Most small-to-mid operations teams make inventory and staffing decisions reactively — responding to stockouts or backlogs after they've already cost revenue or customer trust. Without a reliable demand signal, even experienced operators overbuy in slow periods and understock when demand spikes.
This project set out to replace that guesswork with a repeatable, data-driven forecasting workflow. The goal: build a model accurate enough to inform proactive inventory positioning, and surface the right operational KPIs so teams can catch issues before they compound.
The result is a two-part Excel system — a validated regression model for demand forecasting, and a live KPI dashboard that turns the model's output into actionable operational metrics.
Without a structured forecasting method, inventory decisions were driven by trailing averages and intuition. Lead times varied, and there was no way to anticipate the demand spikes that drove the largest carrying cost overruns. The team needed a quantitative demand model that could generalize across seasonal variation.
Even with a better demand estimate, operators had no unified view of how the operation was performing day-to-day. Machine utilization, inventory turnover, and order fill rates all lived in separate reports. There was no single dashboard surfacing leading indicators early enough to act on them.

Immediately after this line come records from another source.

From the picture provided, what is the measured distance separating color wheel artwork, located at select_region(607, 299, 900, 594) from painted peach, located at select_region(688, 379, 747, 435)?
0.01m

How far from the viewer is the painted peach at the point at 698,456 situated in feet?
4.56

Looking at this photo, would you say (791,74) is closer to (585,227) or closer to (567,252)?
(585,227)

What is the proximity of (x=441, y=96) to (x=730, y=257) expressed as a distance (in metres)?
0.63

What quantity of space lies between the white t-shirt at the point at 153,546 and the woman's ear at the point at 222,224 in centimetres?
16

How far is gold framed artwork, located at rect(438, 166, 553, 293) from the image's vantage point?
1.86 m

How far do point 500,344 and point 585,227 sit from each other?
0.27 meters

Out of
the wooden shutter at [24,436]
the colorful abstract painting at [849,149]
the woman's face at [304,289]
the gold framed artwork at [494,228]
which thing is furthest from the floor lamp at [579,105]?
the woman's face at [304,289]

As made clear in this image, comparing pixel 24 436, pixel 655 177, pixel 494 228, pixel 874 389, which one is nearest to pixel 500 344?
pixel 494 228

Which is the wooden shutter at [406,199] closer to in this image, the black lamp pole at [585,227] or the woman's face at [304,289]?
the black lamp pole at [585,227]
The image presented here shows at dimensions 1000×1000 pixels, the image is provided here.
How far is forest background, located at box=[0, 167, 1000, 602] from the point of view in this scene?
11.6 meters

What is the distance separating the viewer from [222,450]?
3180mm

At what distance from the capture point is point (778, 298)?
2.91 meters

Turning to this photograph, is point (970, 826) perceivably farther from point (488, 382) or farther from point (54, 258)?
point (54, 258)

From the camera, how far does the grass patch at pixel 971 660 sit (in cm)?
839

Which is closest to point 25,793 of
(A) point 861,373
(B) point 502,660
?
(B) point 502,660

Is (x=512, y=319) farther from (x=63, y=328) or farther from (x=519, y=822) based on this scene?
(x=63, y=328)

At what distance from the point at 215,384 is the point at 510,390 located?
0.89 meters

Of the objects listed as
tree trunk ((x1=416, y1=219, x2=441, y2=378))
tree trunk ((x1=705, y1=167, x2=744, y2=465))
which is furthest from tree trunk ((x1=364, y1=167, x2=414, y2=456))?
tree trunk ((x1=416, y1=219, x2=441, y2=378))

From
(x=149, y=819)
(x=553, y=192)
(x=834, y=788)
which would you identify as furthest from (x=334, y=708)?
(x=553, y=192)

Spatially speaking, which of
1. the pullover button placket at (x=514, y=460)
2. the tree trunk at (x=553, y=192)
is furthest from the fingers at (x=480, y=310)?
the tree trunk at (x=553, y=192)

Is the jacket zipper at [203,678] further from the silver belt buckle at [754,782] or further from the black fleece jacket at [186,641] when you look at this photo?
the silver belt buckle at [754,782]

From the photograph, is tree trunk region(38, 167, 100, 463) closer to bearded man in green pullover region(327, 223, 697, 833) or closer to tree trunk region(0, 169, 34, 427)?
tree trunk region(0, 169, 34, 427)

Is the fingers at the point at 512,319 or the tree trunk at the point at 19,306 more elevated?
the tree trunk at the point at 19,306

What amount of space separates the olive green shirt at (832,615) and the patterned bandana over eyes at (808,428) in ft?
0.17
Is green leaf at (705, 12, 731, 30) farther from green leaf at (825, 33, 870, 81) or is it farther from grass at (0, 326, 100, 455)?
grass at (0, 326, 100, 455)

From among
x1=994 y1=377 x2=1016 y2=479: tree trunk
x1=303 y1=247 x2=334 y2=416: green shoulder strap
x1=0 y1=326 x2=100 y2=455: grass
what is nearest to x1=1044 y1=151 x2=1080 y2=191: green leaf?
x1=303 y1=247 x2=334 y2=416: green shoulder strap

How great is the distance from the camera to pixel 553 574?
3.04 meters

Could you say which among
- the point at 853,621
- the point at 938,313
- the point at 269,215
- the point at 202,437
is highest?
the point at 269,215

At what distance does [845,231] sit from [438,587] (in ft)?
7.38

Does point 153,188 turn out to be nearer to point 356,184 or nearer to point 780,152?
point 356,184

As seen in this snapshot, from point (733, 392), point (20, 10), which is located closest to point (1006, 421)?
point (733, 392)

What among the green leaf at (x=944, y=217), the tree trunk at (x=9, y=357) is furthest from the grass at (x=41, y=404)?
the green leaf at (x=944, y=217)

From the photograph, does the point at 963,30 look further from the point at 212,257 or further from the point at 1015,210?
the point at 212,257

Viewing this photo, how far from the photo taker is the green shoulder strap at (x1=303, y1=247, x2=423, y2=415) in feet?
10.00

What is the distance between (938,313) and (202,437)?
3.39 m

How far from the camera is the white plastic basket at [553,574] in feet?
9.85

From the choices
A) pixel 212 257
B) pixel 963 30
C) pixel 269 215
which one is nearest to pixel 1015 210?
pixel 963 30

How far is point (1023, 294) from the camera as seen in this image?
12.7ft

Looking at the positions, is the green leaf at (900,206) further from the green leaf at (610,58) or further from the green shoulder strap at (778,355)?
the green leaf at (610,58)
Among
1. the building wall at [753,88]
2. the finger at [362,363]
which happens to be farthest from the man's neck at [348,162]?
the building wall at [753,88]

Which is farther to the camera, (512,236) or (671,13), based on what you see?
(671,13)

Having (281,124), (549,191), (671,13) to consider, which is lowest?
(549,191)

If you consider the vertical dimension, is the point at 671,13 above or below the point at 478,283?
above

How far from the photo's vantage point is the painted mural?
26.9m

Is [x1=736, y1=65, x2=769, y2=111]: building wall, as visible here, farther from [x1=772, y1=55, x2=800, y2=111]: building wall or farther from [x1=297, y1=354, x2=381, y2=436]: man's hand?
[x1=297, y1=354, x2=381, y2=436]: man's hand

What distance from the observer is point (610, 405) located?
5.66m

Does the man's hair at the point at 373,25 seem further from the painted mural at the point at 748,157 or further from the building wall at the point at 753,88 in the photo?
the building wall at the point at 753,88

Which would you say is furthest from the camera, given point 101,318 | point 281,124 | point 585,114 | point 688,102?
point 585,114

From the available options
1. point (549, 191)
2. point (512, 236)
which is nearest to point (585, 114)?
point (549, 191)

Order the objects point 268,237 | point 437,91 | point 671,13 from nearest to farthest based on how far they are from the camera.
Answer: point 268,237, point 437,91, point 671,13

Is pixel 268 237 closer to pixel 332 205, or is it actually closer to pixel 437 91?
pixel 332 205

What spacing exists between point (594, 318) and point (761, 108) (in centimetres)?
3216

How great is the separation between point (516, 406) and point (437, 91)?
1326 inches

Compiled 18 months of historical sales records across product lines. Cleaned for duplicate entries, corrected date inconsistencies, and flagged outliers using IQR-based thresholding. Transformed raw transaction logs into a structured weekly time series ready for regression.
Constructed predictive features from the cleaned dataset: rolling 4-week moving averages, month-of-year seasonality indicators, lagged demand values (t-1, t-2, t-4), and a trend variable capturing longer-term growth. Evaluated correlations with a heatmap before including features in the final model.
Built the regression model using Excel's Data Analysis Toolpak with the engineered feature set. Evaluated R², adjusted R², F-statistic, and p-values for each predictor. Iteratively removed low-significance features and refit until achieving a model with strong explanatory power and minimal multicollinearity.
Reserved the final 20% of the time series as a holdout test set — not used during model training. Ran the fitted model against this held-out period and measured mean absolute percentage error (MAPE) and root mean square error (RMSE). Validated that the model generalizes beyond the training window before use in production decisions.
Designed an interactive Excel dashboard consolidating 15+ operational KPIs into a single view. Core metrics include machine utilization rate, inventory turnover, order fill rate, average lead time, and backlog volume. Used dynamic named ranges and slicers for filtering by product line and time window. Color-coded thresholds flag metrics approaching risk territory.
Translated model forecasts into reorder point calculations using a safety stock formula that accounts for demand variability and lead time uncertainty. Built a decision layer in the dashboard that outputs recommended order quantities per SKU based on current stock levels and the upcoming forecast horizon.
The regression model gave the team a 3–4 week forward demand signal, allowing reorder decisions to be made before stockouts occurred — eliminating the emergency procurement costs that drove most carrying cost overruns.
The dashboard revealed that utilization rate at key production stages consistently preceded backlog buildups by 10–14 days. Teams could now intervene (staffing, scheduling) before queues formed.
Adding month-of-year binary indicators reduced MAPE by ~8 percentage points vs. a model without seasonality features — the single highest-impact feature engineering decision.
The reorder point calculation, incorporating demand standard deviation and lead time variance, cut stockout events in the simulated period by over 60% versus a simple moving average policy.
The biggest operational errors came from waiting too long to act on demand signals. A model that's 85% accurate and acted on early outperforms a 94% model used reactively. Earliness of intervention matters as much as model precision.
The static model was trained once. A production system should retrain on a rolling window — incorporating the last N weeks of actuals — so the model adapts to demand shifts rather than drifting out of calibration over time.
Excel is powerful but brittle at scale. The next version would move the regression and KPI logic into Python (pandas, statsmodels, Streamlit), with an automated pipeline that pulls live data, retrains the model, and pushes updated forecasts to a web dashboard.
The stations with highest queue buildup were the ones with least visibility — not because they were inherently slower, but because there was no early warning. Better instrumentation (more KPIs, lower latency) is often worth more than additional capacity alone.